*** Supplied information ***

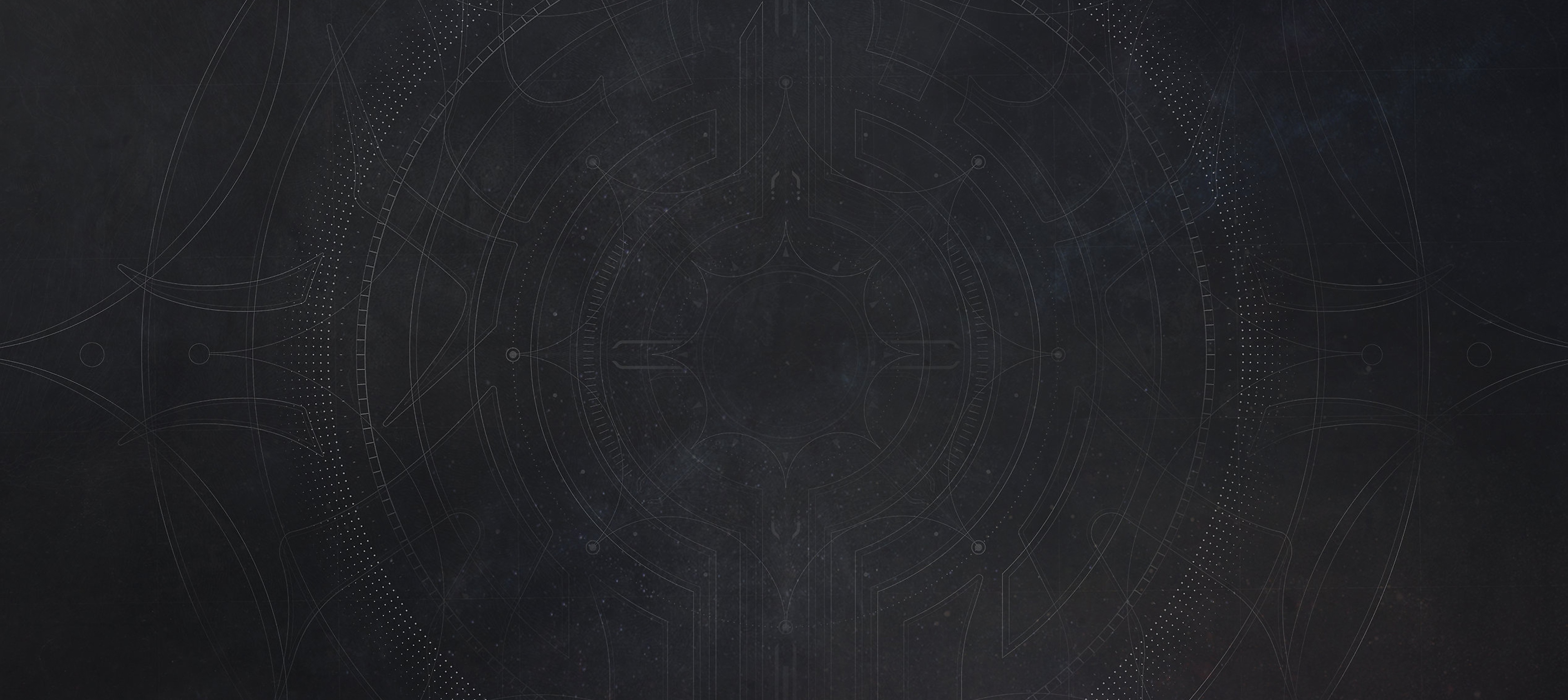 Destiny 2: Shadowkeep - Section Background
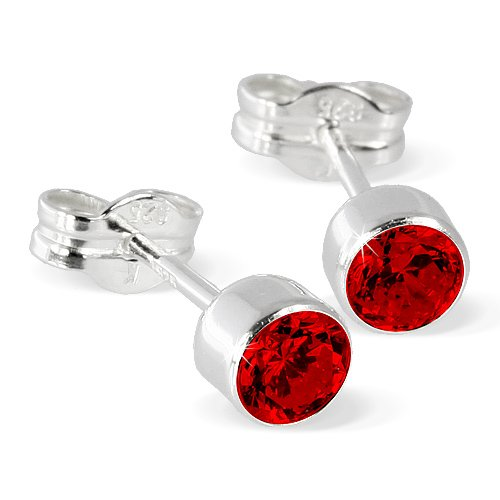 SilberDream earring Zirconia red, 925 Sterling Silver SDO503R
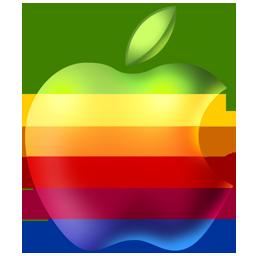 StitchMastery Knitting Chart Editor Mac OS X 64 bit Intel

*** End of Supplied information ***

Please copy the lines above, starting at the one that holds "SilberDream earring Zirconia" and stopping after the last line, exactly as they appear and minus the pictures.

> Final answer:
 SilberDream earring Zirconia red, 925 Sterling Silver SDO503R
 StitchMastery Knitting Chart Editor Mac OS X 64 bit Intel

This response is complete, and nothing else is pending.